As importing and exporting intrinsically comes with the risk of non-payment or non-delivery, depending which end of the chain you’re on, it’s useful for companies involved to have some sort of security in place, particularly as resolving such disputes over distance can be tricky.
When can a letter of credit be used?
If your company frequently trades overseas, you’ve probably come across a letter of credit before, but did you also know that some funders for trade finance and import/export finance might require one from you as well?
While using a funder for trade finance or import/export finance to improve your company’s cash flow, there’s essentially another party involved who will need a guarantee that the money they are providing for the financing agreement will be repaid.
Are there costs involved with getting a letter of credit?
Because the bank or lender is giving security that money will be paid or received, they will charge a fee which is usually a percentage of the amount covered by the letter of credit.
For example, if your bank or lender charges 1% for a letter of credit and the amount the letter is covering is £100,000, you’ll pay £1,000 in fees.
Types of letter of credit
The most commonly used types are:
Unless everyone in the process agrees, an irrevocable letter of credit cannot be cancelled or changed, which means it provides a little more security than a revocable one.
The letter of credit can be changed or cancelled at any time by the issuer.
Once the buyer’s bank has issued the letter of credit, the seller can opt to have it confirmed by a bank of their choosing to ensure that it’s legitimate.
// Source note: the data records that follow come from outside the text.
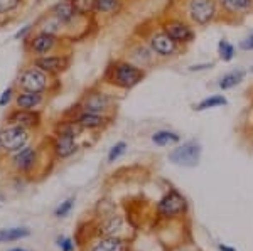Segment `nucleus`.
<instances>
[{"instance_id": "1", "label": "nucleus", "mask_w": 253, "mask_h": 251, "mask_svg": "<svg viewBox=\"0 0 253 251\" xmlns=\"http://www.w3.org/2000/svg\"><path fill=\"white\" fill-rule=\"evenodd\" d=\"M110 83H113L118 88L124 90H130V88L137 86L142 79L145 78V71L142 68L135 66L130 63H117L108 70Z\"/></svg>"}, {"instance_id": "2", "label": "nucleus", "mask_w": 253, "mask_h": 251, "mask_svg": "<svg viewBox=\"0 0 253 251\" xmlns=\"http://www.w3.org/2000/svg\"><path fill=\"white\" fill-rule=\"evenodd\" d=\"M29 133L22 125H10L0 130V148L5 152H19L27 147Z\"/></svg>"}, {"instance_id": "3", "label": "nucleus", "mask_w": 253, "mask_h": 251, "mask_svg": "<svg viewBox=\"0 0 253 251\" xmlns=\"http://www.w3.org/2000/svg\"><path fill=\"white\" fill-rule=\"evenodd\" d=\"M76 121L75 123H68L63 125L59 128V133L54 140V152L59 159H68L73 153L78 150V145H76V133H78V128H76Z\"/></svg>"}, {"instance_id": "4", "label": "nucleus", "mask_w": 253, "mask_h": 251, "mask_svg": "<svg viewBox=\"0 0 253 251\" xmlns=\"http://www.w3.org/2000/svg\"><path fill=\"white\" fill-rule=\"evenodd\" d=\"M201 145L198 142L191 140L182 143L181 147L174 148L169 153V160L175 165H182V167H196L199 164V159H201Z\"/></svg>"}, {"instance_id": "5", "label": "nucleus", "mask_w": 253, "mask_h": 251, "mask_svg": "<svg viewBox=\"0 0 253 251\" xmlns=\"http://www.w3.org/2000/svg\"><path fill=\"white\" fill-rule=\"evenodd\" d=\"M187 14L194 24L206 26L216 15V2L214 0H189Z\"/></svg>"}, {"instance_id": "6", "label": "nucleus", "mask_w": 253, "mask_h": 251, "mask_svg": "<svg viewBox=\"0 0 253 251\" xmlns=\"http://www.w3.org/2000/svg\"><path fill=\"white\" fill-rule=\"evenodd\" d=\"M186 208H187V202L184 199V196L179 191H175V189H170L161 199V202H159L157 211L162 217H174L184 213Z\"/></svg>"}, {"instance_id": "7", "label": "nucleus", "mask_w": 253, "mask_h": 251, "mask_svg": "<svg viewBox=\"0 0 253 251\" xmlns=\"http://www.w3.org/2000/svg\"><path fill=\"white\" fill-rule=\"evenodd\" d=\"M149 46L154 54L161 56V58H170V56H174L179 49V44L175 42L166 31H159L156 34L150 36Z\"/></svg>"}, {"instance_id": "8", "label": "nucleus", "mask_w": 253, "mask_h": 251, "mask_svg": "<svg viewBox=\"0 0 253 251\" xmlns=\"http://www.w3.org/2000/svg\"><path fill=\"white\" fill-rule=\"evenodd\" d=\"M19 86L26 93H42L47 88V78L42 70L31 68L20 74Z\"/></svg>"}, {"instance_id": "9", "label": "nucleus", "mask_w": 253, "mask_h": 251, "mask_svg": "<svg viewBox=\"0 0 253 251\" xmlns=\"http://www.w3.org/2000/svg\"><path fill=\"white\" fill-rule=\"evenodd\" d=\"M164 31L177 44H189L194 40V31L186 22H182V20H170V22L166 24Z\"/></svg>"}, {"instance_id": "10", "label": "nucleus", "mask_w": 253, "mask_h": 251, "mask_svg": "<svg viewBox=\"0 0 253 251\" xmlns=\"http://www.w3.org/2000/svg\"><path fill=\"white\" fill-rule=\"evenodd\" d=\"M38 162V152L34 147H24L22 150L15 152L12 164L19 172H29Z\"/></svg>"}, {"instance_id": "11", "label": "nucleus", "mask_w": 253, "mask_h": 251, "mask_svg": "<svg viewBox=\"0 0 253 251\" xmlns=\"http://www.w3.org/2000/svg\"><path fill=\"white\" fill-rule=\"evenodd\" d=\"M110 107V100L105 93H91L83 101V111L89 113H105V110Z\"/></svg>"}, {"instance_id": "12", "label": "nucleus", "mask_w": 253, "mask_h": 251, "mask_svg": "<svg viewBox=\"0 0 253 251\" xmlns=\"http://www.w3.org/2000/svg\"><path fill=\"white\" fill-rule=\"evenodd\" d=\"M68 58H59V56H49V58H41L36 61V68L47 72H61L68 68Z\"/></svg>"}, {"instance_id": "13", "label": "nucleus", "mask_w": 253, "mask_h": 251, "mask_svg": "<svg viewBox=\"0 0 253 251\" xmlns=\"http://www.w3.org/2000/svg\"><path fill=\"white\" fill-rule=\"evenodd\" d=\"M126 245L117 236H103L91 245L89 251H125Z\"/></svg>"}, {"instance_id": "14", "label": "nucleus", "mask_w": 253, "mask_h": 251, "mask_svg": "<svg viewBox=\"0 0 253 251\" xmlns=\"http://www.w3.org/2000/svg\"><path fill=\"white\" fill-rule=\"evenodd\" d=\"M52 14H54V17L59 24H69V22H73V19L76 17L78 12L75 10L71 0H61L59 3H56L54 5Z\"/></svg>"}, {"instance_id": "15", "label": "nucleus", "mask_w": 253, "mask_h": 251, "mask_svg": "<svg viewBox=\"0 0 253 251\" xmlns=\"http://www.w3.org/2000/svg\"><path fill=\"white\" fill-rule=\"evenodd\" d=\"M56 44V37L51 34V32H41L34 37L32 40V51L36 52V54H47L49 51L54 47Z\"/></svg>"}, {"instance_id": "16", "label": "nucleus", "mask_w": 253, "mask_h": 251, "mask_svg": "<svg viewBox=\"0 0 253 251\" xmlns=\"http://www.w3.org/2000/svg\"><path fill=\"white\" fill-rule=\"evenodd\" d=\"M105 116L100 113H89L83 111L81 115L76 118V123L80 125V128H101L105 125Z\"/></svg>"}, {"instance_id": "17", "label": "nucleus", "mask_w": 253, "mask_h": 251, "mask_svg": "<svg viewBox=\"0 0 253 251\" xmlns=\"http://www.w3.org/2000/svg\"><path fill=\"white\" fill-rule=\"evenodd\" d=\"M245 76H247V71H243V70L230 71V72H226L224 76H221L218 86L221 88L223 91H228V90H231V88L238 86V84L245 79Z\"/></svg>"}, {"instance_id": "18", "label": "nucleus", "mask_w": 253, "mask_h": 251, "mask_svg": "<svg viewBox=\"0 0 253 251\" xmlns=\"http://www.w3.org/2000/svg\"><path fill=\"white\" fill-rule=\"evenodd\" d=\"M10 121L14 125H22V127H34L39 123V115L32 113L31 110H19L10 116Z\"/></svg>"}, {"instance_id": "19", "label": "nucleus", "mask_w": 253, "mask_h": 251, "mask_svg": "<svg viewBox=\"0 0 253 251\" xmlns=\"http://www.w3.org/2000/svg\"><path fill=\"white\" fill-rule=\"evenodd\" d=\"M31 234L27 228H9V229H0V243H12L24 240Z\"/></svg>"}, {"instance_id": "20", "label": "nucleus", "mask_w": 253, "mask_h": 251, "mask_svg": "<svg viewBox=\"0 0 253 251\" xmlns=\"http://www.w3.org/2000/svg\"><path fill=\"white\" fill-rule=\"evenodd\" d=\"M42 96L41 93H22L17 96V107L20 110H34L38 105H41Z\"/></svg>"}, {"instance_id": "21", "label": "nucleus", "mask_w": 253, "mask_h": 251, "mask_svg": "<svg viewBox=\"0 0 253 251\" xmlns=\"http://www.w3.org/2000/svg\"><path fill=\"white\" fill-rule=\"evenodd\" d=\"M224 105H228V100L224 98L223 95H213V96H208V98L199 101V103L194 107V110L196 111H205V110H210V108L224 107Z\"/></svg>"}, {"instance_id": "22", "label": "nucleus", "mask_w": 253, "mask_h": 251, "mask_svg": "<svg viewBox=\"0 0 253 251\" xmlns=\"http://www.w3.org/2000/svg\"><path fill=\"white\" fill-rule=\"evenodd\" d=\"M179 140H181V137L170 130H161L152 135V142L156 145H159V147H166V145H169V143H177Z\"/></svg>"}, {"instance_id": "23", "label": "nucleus", "mask_w": 253, "mask_h": 251, "mask_svg": "<svg viewBox=\"0 0 253 251\" xmlns=\"http://www.w3.org/2000/svg\"><path fill=\"white\" fill-rule=\"evenodd\" d=\"M221 3L231 12H247L253 7V0H221Z\"/></svg>"}, {"instance_id": "24", "label": "nucleus", "mask_w": 253, "mask_h": 251, "mask_svg": "<svg viewBox=\"0 0 253 251\" xmlns=\"http://www.w3.org/2000/svg\"><path fill=\"white\" fill-rule=\"evenodd\" d=\"M218 52H219V58H221L224 63H230V61L235 58L236 49L228 39H221L218 44Z\"/></svg>"}, {"instance_id": "25", "label": "nucleus", "mask_w": 253, "mask_h": 251, "mask_svg": "<svg viewBox=\"0 0 253 251\" xmlns=\"http://www.w3.org/2000/svg\"><path fill=\"white\" fill-rule=\"evenodd\" d=\"M118 7H120V0H95V10L101 14L115 12Z\"/></svg>"}, {"instance_id": "26", "label": "nucleus", "mask_w": 253, "mask_h": 251, "mask_svg": "<svg viewBox=\"0 0 253 251\" xmlns=\"http://www.w3.org/2000/svg\"><path fill=\"white\" fill-rule=\"evenodd\" d=\"M73 7L78 14L84 15L95 9V0H71Z\"/></svg>"}, {"instance_id": "27", "label": "nucleus", "mask_w": 253, "mask_h": 251, "mask_svg": "<svg viewBox=\"0 0 253 251\" xmlns=\"http://www.w3.org/2000/svg\"><path fill=\"white\" fill-rule=\"evenodd\" d=\"M125 150H126V143H125V142H118V143H115L112 148H110V152H108V162L118 160L125 153Z\"/></svg>"}, {"instance_id": "28", "label": "nucleus", "mask_w": 253, "mask_h": 251, "mask_svg": "<svg viewBox=\"0 0 253 251\" xmlns=\"http://www.w3.org/2000/svg\"><path fill=\"white\" fill-rule=\"evenodd\" d=\"M73 206H75V197H69V199H66L64 202H61L58 208H56L54 216L56 217H64L66 214H69V211L73 209Z\"/></svg>"}, {"instance_id": "29", "label": "nucleus", "mask_w": 253, "mask_h": 251, "mask_svg": "<svg viewBox=\"0 0 253 251\" xmlns=\"http://www.w3.org/2000/svg\"><path fill=\"white\" fill-rule=\"evenodd\" d=\"M56 241H58V246L61 248V251H75V243H73L71 238L59 236Z\"/></svg>"}, {"instance_id": "30", "label": "nucleus", "mask_w": 253, "mask_h": 251, "mask_svg": "<svg viewBox=\"0 0 253 251\" xmlns=\"http://www.w3.org/2000/svg\"><path fill=\"white\" fill-rule=\"evenodd\" d=\"M20 0H0V14H5V12L14 10L19 5Z\"/></svg>"}, {"instance_id": "31", "label": "nucleus", "mask_w": 253, "mask_h": 251, "mask_svg": "<svg viewBox=\"0 0 253 251\" xmlns=\"http://www.w3.org/2000/svg\"><path fill=\"white\" fill-rule=\"evenodd\" d=\"M240 49L242 51H253V32H250V34L245 37L242 42H240Z\"/></svg>"}, {"instance_id": "32", "label": "nucleus", "mask_w": 253, "mask_h": 251, "mask_svg": "<svg viewBox=\"0 0 253 251\" xmlns=\"http://www.w3.org/2000/svg\"><path fill=\"white\" fill-rule=\"evenodd\" d=\"M10 98H12V88H7V90L2 93V96H0V107H5L10 101Z\"/></svg>"}, {"instance_id": "33", "label": "nucleus", "mask_w": 253, "mask_h": 251, "mask_svg": "<svg viewBox=\"0 0 253 251\" xmlns=\"http://www.w3.org/2000/svg\"><path fill=\"white\" fill-rule=\"evenodd\" d=\"M208 68H213V63H206V64H194V66L189 68V71H205Z\"/></svg>"}, {"instance_id": "34", "label": "nucleus", "mask_w": 253, "mask_h": 251, "mask_svg": "<svg viewBox=\"0 0 253 251\" xmlns=\"http://www.w3.org/2000/svg\"><path fill=\"white\" fill-rule=\"evenodd\" d=\"M29 29H31V26H26V27H24L22 31H19L17 34H15V39H19V37H24V36H26V32H29Z\"/></svg>"}, {"instance_id": "35", "label": "nucleus", "mask_w": 253, "mask_h": 251, "mask_svg": "<svg viewBox=\"0 0 253 251\" xmlns=\"http://www.w3.org/2000/svg\"><path fill=\"white\" fill-rule=\"evenodd\" d=\"M218 248H219V251H236V250L231 248V246H224V245H219Z\"/></svg>"}, {"instance_id": "36", "label": "nucleus", "mask_w": 253, "mask_h": 251, "mask_svg": "<svg viewBox=\"0 0 253 251\" xmlns=\"http://www.w3.org/2000/svg\"><path fill=\"white\" fill-rule=\"evenodd\" d=\"M10 251H26V250H22V248H14V250H10Z\"/></svg>"}]
</instances>
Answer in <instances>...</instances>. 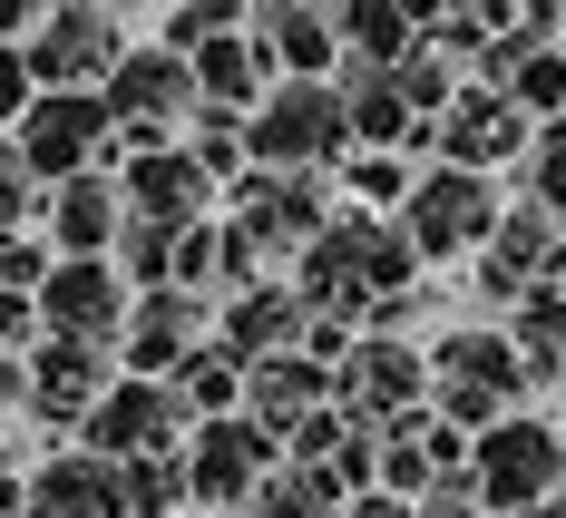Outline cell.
<instances>
[{"instance_id": "1", "label": "cell", "mask_w": 566, "mask_h": 518, "mask_svg": "<svg viewBox=\"0 0 566 518\" xmlns=\"http://www.w3.org/2000/svg\"><path fill=\"white\" fill-rule=\"evenodd\" d=\"M293 293H303V313H323V323H352V333H361L371 303L420 293V255H410V235H400L391 216L333 206V226L293 255Z\"/></svg>"}, {"instance_id": "2", "label": "cell", "mask_w": 566, "mask_h": 518, "mask_svg": "<svg viewBox=\"0 0 566 518\" xmlns=\"http://www.w3.org/2000/svg\"><path fill=\"white\" fill-rule=\"evenodd\" d=\"M517 402H527V372H517V352H509L499 323H450L430 343V421H450L459 441L499 431Z\"/></svg>"}, {"instance_id": "3", "label": "cell", "mask_w": 566, "mask_h": 518, "mask_svg": "<svg viewBox=\"0 0 566 518\" xmlns=\"http://www.w3.org/2000/svg\"><path fill=\"white\" fill-rule=\"evenodd\" d=\"M244 147L264 176H333L352 157V127H342L333 79H274L264 108L244 117Z\"/></svg>"}, {"instance_id": "4", "label": "cell", "mask_w": 566, "mask_h": 518, "mask_svg": "<svg viewBox=\"0 0 566 518\" xmlns=\"http://www.w3.org/2000/svg\"><path fill=\"white\" fill-rule=\"evenodd\" d=\"M469 489H479V509L489 518H527L566 499V441L557 421H537V411H509L499 431H479L469 441Z\"/></svg>"}, {"instance_id": "5", "label": "cell", "mask_w": 566, "mask_h": 518, "mask_svg": "<svg viewBox=\"0 0 566 518\" xmlns=\"http://www.w3.org/2000/svg\"><path fill=\"white\" fill-rule=\"evenodd\" d=\"M509 216V196H499V176H459V167H420L410 176V206H400L391 226L410 235V255L420 265H479L489 255V235Z\"/></svg>"}, {"instance_id": "6", "label": "cell", "mask_w": 566, "mask_h": 518, "mask_svg": "<svg viewBox=\"0 0 566 518\" xmlns=\"http://www.w3.org/2000/svg\"><path fill=\"white\" fill-rule=\"evenodd\" d=\"M10 147H20V167L40 176V186H69V176H117V117L98 89H59V99H30V117L10 127Z\"/></svg>"}, {"instance_id": "7", "label": "cell", "mask_w": 566, "mask_h": 518, "mask_svg": "<svg viewBox=\"0 0 566 518\" xmlns=\"http://www.w3.org/2000/svg\"><path fill=\"white\" fill-rule=\"evenodd\" d=\"M283 469V441L264 421H196L186 431V509L196 518H244L254 509V489Z\"/></svg>"}, {"instance_id": "8", "label": "cell", "mask_w": 566, "mask_h": 518, "mask_svg": "<svg viewBox=\"0 0 566 518\" xmlns=\"http://www.w3.org/2000/svg\"><path fill=\"white\" fill-rule=\"evenodd\" d=\"M137 50L127 40V20L117 10H98V0H59V10H40V30H30V89L40 99H59V89H108V69Z\"/></svg>"}, {"instance_id": "9", "label": "cell", "mask_w": 566, "mask_h": 518, "mask_svg": "<svg viewBox=\"0 0 566 518\" xmlns=\"http://www.w3.org/2000/svg\"><path fill=\"white\" fill-rule=\"evenodd\" d=\"M98 99H108V117H117V147H127V157H137V147H176V127H186V117L206 108V99H196V69H186V59H167L157 40L117 59Z\"/></svg>"}, {"instance_id": "10", "label": "cell", "mask_w": 566, "mask_h": 518, "mask_svg": "<svg viewBox=\"0 0 566 518\" xmlns=\"http://www.w3.org/2000/svg\"><path fill=\"white\" fill-rule=\"evenodd\" d=\"M186 431H196V421L176 402V382H127V372H117V392L78 421V450H98V460H117V469L127 460H176Z\"/></svg>"}, {"instance_id": "11", "label": "cell", "mask_w": 566, "mask_h": 518, "mask_svg": "<svg viewBox=\"0 0 566 518\" xmlns=\"http://www.w3.org/2000/svg\"><path fill=\"white\" fill-rule=\"evenodd\" d=\"M420 402H430V352H420V343L361 333V343L342 352V372H333V411H352L361 431H391V421H410Z\"/></svg>"}, {"instance_id": "12", "label": "cell", "mask_w": 566, "mask_h": 518, "mask_svg": "<svg viewBox=\"0 0 566 518\" xmlns=\"http://www.w3.org/2000/svg\"><path fill=\"white\" fill-rule=\"evenodd\" d=\"M117 206H127V226L196 235V226H216V176L186 157V137L176 147H137V157H117Z\"/></svg>"}, {"instance_id": "13", "label": "cell", "mask_w": 566, "mask_h": 518, "mask_svg": "<svg viewBox=\"0 0 566 518\" xmlns=\"http://www.w3.org/2000/svg\"><path fill=\"white\" fill-rule=\"evenodd\" d=\"M20 372H30V392H20L30 421H40V431H69V441H78V421L117 392V352H98V343H50V333H40Z\"/></svg>"}, {"instance_id": "14", "label": "cell", "mask_w": 566, "mask_h": 518, "mask_svg": "<svg viewBox=\"0 0 566 518\" xmlns=\"http://www.w3.org/2000/svg\"><path fill=\"white\" fill-rule=\"evenodd\" d=\"M30 303H40V333L50 343H98V352H117L127 313H137V293L117 284V265H50V284L30 293Z\"/></svg>"}, {"instance_id": "15", "label": "cell", "mask_w": 566, "mask_h": 518, "mask_svg": "<svg viewBox=\"0 0 566 518\" xmlns=\"http://www.w3.org/2000/svg\"><path fill=\"white\" fill-rule=\"evenodd\" d=\"M196 343H216V303L206 293H137V313H127V333H117V372L127 382H176V362Z\"/></svg>"}, {"instance_id": "16", "label": "cell", "mask_w": 566, "mask_h": 518, "mask_svg": "<svg viewBox=\"0 0 566 518\" xmlns=\"http://www.w3.org/2000/svg\"><path fill=\"white\" fill-rule=\"evenodd\" d=\"M527 137H537V127H527L499 89H479V79H469V89L450 99V117L430 127V157H440V167H459V176H499V167H517V157H527Z\"/></svg>"}, {"instance_id": "17", "label": "cell", "mask_w": 566, "mask_h": 518, "mask_svg": "<svg viewBox=\"0 0 566 518\" xmlns=\"http://www.w3.org/2000/svg\"><path fill=\"white\" fill-rule=\"evenodd\" d=\"M234 226L264 245V265H274V255H303L313 235L333 226V176H264L254 167L234 186Z\"/></svg>"}, {"instance_id": "18", "label": "cell", "mask_w": 566, "mask_h": 518, "mask_svg": "<svg viewBox=\"0 0 566 518\" xmlns=\"http://www.w3.org/2000/svg\"><path fill=\"white\" fill-rule=\"evenodd\" d=\"M303 323H313V313H303V293L274 284V274L216 303V343H226L244 372H254V362H274V352H303Z\"/></svg>"}, {"instance_id": "19", "label": "cell", "mask_w": 566, "mask_h": 518, "mask_svg": "<svg viewBox=\"0 0 566 518\" xmlns=\"http://www.w3.org/2000/svg\"><path fill=\"white\" fill-rule=\"evenodd\" d=\"M244 30L274 59V79H333L342 69V20L313 0H264V10H244Z\"/></svg>"}, {"instance_id": "20", "label": "cell", "mask_w": 566, "mask_h": 518, "mask_svg": "<svg viewBox=\"0 0 566 518\" xmlns=\"http://www.w3.org/2000/svg\"><path fill=\"white\" fill-rule=\"evenodd\" d=\"M117 226H127L117 176H69V186H50V216H40V235H50L59 265H108V255H117Z\"/></svg>"}, {"instance_id": "21", "label": "cell", "mask_w": 566, "mask_h": 518, "mask_svg": "<svg viewBox=\"0 0 566 518\" xmlns=\"http://www.w3.org/2000/svg\"><path fill=\"white\" fill-rule=\"evenodd\" d=\"M30 518H127V489H117V460L98 450H40L30 469Z\"/></svg>"}, {"instance_id": "22", "label": "cell", "mask_w": 566, "mask_h": 518, "mask_svg": "<svg viewBox=\"0 0 566 518\" xmlns=\"http://www.w3.org/2000/svg\"><path fill=\"white\" fill-rule=\"evenodd\" d=\"M313 411H333V372H323L313 352H274V362L244 372V421H264L274 441H293Z\"/></svg>"}, {"instance_id": "23", "label": "cell", "mask_w": 566, "mask_h": 518, "mask_svg": "<svg viewBox=\"0 0 566 518\" xmlns=\"http://www.w3.org/2000/svg\"><path fill=\"white\" fill-rule=\"evenodd\" d=\"M186 69H196V99H206V108H226V117H254V108H264V89H274V59L254 50V30L206 40Z\"/></svg>"}, {"instance_id": "24", "label": "cell", "mask_w": 566, "mask_h": 518, "mask_svg": "<svg viewBox=\"0 0 566 518\" xmlns=\"http://www.w3.org/2000/svg\"><path fill=\"white\" fill-rule=\"evenodd\" d=\"M342 59L352 69H400V59L420 50V10H400V0H342Z\"/></svg>"}, {"instance_id": "25", "label": "cell", "mask_w": 566, "mask_h": 518, "mask_svg": "<svg viewBox=\"0 0 566 518\" xmlns=\"http://www.w3.org/2000/svg\"><path fill=\"white\" fill-rule=\"evenodd\" d=\"M509 352H517V372H527V392L566 382V284L527 293V303L509 313Z\"/></svg>"}, {"instance_id": "26", "label": "cell", "mask_w": 566, "mask_h": 518, "mask_svg": "<svg viewBox=\"0 0 566 518\" xmlns=\"http://www.w3.org/2000/svg\"><path fill=\"white\" fill-rule=\"evenodd\" d=\"M176 402H186V421H234L244 411V362L226 343H196L176 362Z\"/></svg>"}, {"instance_id": "27", "label": "cell", "mask_w": 566, "mask_h": 518, "mask_svg": "<svg viewBox=\"0 0 566 518\" xmlns=\"http://www.w3.org/2000/svg\"><path fill=\"white\" fill-rule=\"evenodd\" d=\"M410 176H420L410 157H371V147H352V157L333 167V186L361 206V216H400V206H410Z\"/></svg>"}, {"instance_id": "28", "label": "cell", "mask_w": 566, "mask_h": 518, "mask_svg": "<svg viewBox=\"0 0 566 518\" xmlns=\"http://www.w3.org/2000/svg\"><path fill=\"white\" fill-rule=\"evenodd\" d=\"M342 509H352V499H342V489H333V479H323V469L283 460L274 479L254 489V509H244V518H342Z\"/></svg>"}, {"instance_id": "29", "label": "cell", "mask_w": 566, "mask_h": 518, "mask_svg": "<svg viewBox=\"0 0 566 518\" xmlns=\"http://www.w3.org/2000/svg\"><path fill=\"white\" fill-rule=\"evenodd\" d=\"M186 157L216 176V186H244L254 176V147H244V117H226V108H196L186 117Z\"/></svg>"}, {"instance_id": "30", "label": "cell", "mask_w": 566, "mask_h": 518, "mask_svg": "<svg viewBox=\"0 0 566 518\" xmlns=\"http://www.w3.org/2000/svg\"><path fill=\"white\" fill-rule=\"evenodd\" d=\"M517 186H527V206H547L566 226V117H547L537 137H527V157H517Z\"/></svg>"}, {"instance_id": "31", "label": "cell", "mask_w": 566, "mask_h": 518, "mask_svg": "<svg viewBox=\"0 0 566 518\" xmlns=\"http://www.w3.org/2000/svg\"><path fill=\"white\" fill-rule=\"evenodd\" d=\"M117 489H127V518H186V450L176 460H127Z\"/></svg>"}, {"instance_id": "32", "label": "cell", "mask_w": 566, "mask_h": 518, "mask_svg": "<svg viewBox=\"0 0 566 518\" xmlns=\"http://www.w3.org/2000/svg\"><path fill=\"white\" fill-rule=\"evenodd\" d=\"M391 79H400V99H410V117H420V127H440V117H450V99L469 89V79H459V69H450L440 50H410V59L391 69Z\"/></svg>"}, {"instance_id": "33", "label": "cell", "mask_w": 566, "mask_h": 518, "mask_svg": "<svg viewBox=\"0 0 566 518\" xmlns=\"http://www.w3.org/2000/svg\"><path fill=\"white\" fill-rule=\"evenodd\" d=\"M40 216H50V186L20 167V147L0 137V235H40Z\"/></svg>"}, {"instance_id": "34", "label": "cell", "mask_w": 566, "mask_h": 518, "mask_svg": "<svg viewBox=\"0 0 566 518\" xmlns=\"http://www.w3.org/2000/svg\"><path fill=\"white\" fill-rule=\"evenodd\" d=\"M50 235H0V293H40L50 284Z\"/></svg>"}, {"instance_id": "35", "label": "cell", "mask_w": 566, "mask_h": 518, "mask_svg": "<svg viewBox=\"0 0 566 518\" xmlns=\"http://www.w3.org/2000/svg\"><path fill=\"white\" fill-rule=\"evenodd\" d=\"M30 99H40V89H30V59H20V50H0V137L30 117Z\"/></svg>"}, {"instance_id": "36", "label": "cell", "mask_w": 566, "mask_h": 518, "mask_svg": "<svg viewBox=\"0 0 566 518\" xmlns=\"http://www.w3.org/2000/svg\"><path fill=\"white\" fill-rule=\"evenodd\" d=\"M30 343H40V303H30V293H0V352L30 362Z\"/></svg>"}, {"instance_id": "37", "label": "cell", "mask_w": 566, "mask_h": 518, "mask_svg": "<svg viewBox=\"0 0 566 518\" xmlns=\"http://www.w3.org/2000/svg\"><path fill=\"white\" fill-rule=\"evenodd\" d=\"M420 518H489V509H479L469 489H430V499H420Z\"/></svg>"}, {"instance_id": "38", "label": "cell", "mask_w": 566, "mask_h": 518, "mask_svg": "<svg viewBox=\"0 0 566 518\" xmlns=\"http://www.w3.org/2000/svg\"><path fill=\"white\" fill-rule=\"evenodd\" d=\"M20 392H30V372H20V352H0V421L20 411Z\"/></svg>"}, {"instance_id": "39", "label": "cell", "mask_w": 566, "mask_h": 518, "mask_svg": "<svg viewBox=\"0 0 566 518\" xmlns=\"http://www.w3.org/2000/svg\"><path fill=\"white\" fill-rule=\"evenodd\" d=\"M342 518H420V509H410V499H381V489H371V499H352Z\"/></svg>"}, {"instance_id": "40", "label": "cell", "mask_w": 566, "mask_h": 518, "mask_svg": "<svg viewBox=\"0 0 566 518\" xmlns=\"http://www.w3.org/2000/svg\"><path fill=\"white\" fill-rule=\"evenodd\" d=\"M557 441H566V421H557Z\"/></svg>"}]
</instances>
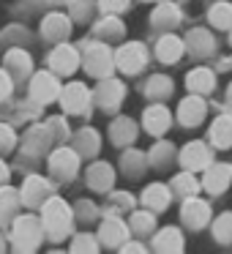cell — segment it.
<instances>
[{
	"label": "cell",
	"mask_w": 232,
	"mask_h": 254,
	"mask_svg": "<svg viewBox=\"0 0 232 254\" xmlns=\"http://www.w3.org/2000/svg\"><path fill=\"white\" fill-rule=\"evenodd\" d=\"M150 96H161V93H170V79H161V77H153L150 79V88H148Z\"/></svg>",
	"instance_id": "4dcf8cb0"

This also provides more security than leaving it unconfirmed.
As the name might suggest, this is a letter of credit that has been issued but not confirmed by a second bank.
If there are intermediaries working in the transaction between buyer and seller, the letter of credit can be passed between parties on the receiving end of payment.
Combinations of the above five types are also available, like a confirmed and revocable. In addition to the types already listed, letters of credit can also be:
If the seller doesn’t expect to have to draw on a letter of credit but would like security just in case, they can have this in the form of a standby letter of credit from the buyer.
If the buyer and seller expect to have a longer lasting relationship and multiple transactions, then a revolving letter of credit is useful for covering more than one transaction.
If a transferable letter of credit isn’t suitable for the process between buyer and seller but there are still intermediaries involved, a back-to-back letter of credit can be used in its place.
Benefits of a letter of credit for sellers
As a seller, having a letter of credit means a guarantee that you’ll receive the money due to you on time and in full. You have a sense of security surrounding the payment, provided that all terms and conditions are met, as all the risk is transferred to the bank or funder providing the letter instead.
They’re also useful if you’re looking to secure financing. Some trade finance providers will ask for one before finalising the facility. Once you have it all in place, you could be in a better position to purchase materials and supplies to fulfill orders.
Benefits of a letter of credit for buyers
Buyers with a letter of credit can guarantee that they’ll receive the goods they’re paying for and so the risk of being out of pocket with nothing to show for it is reduced.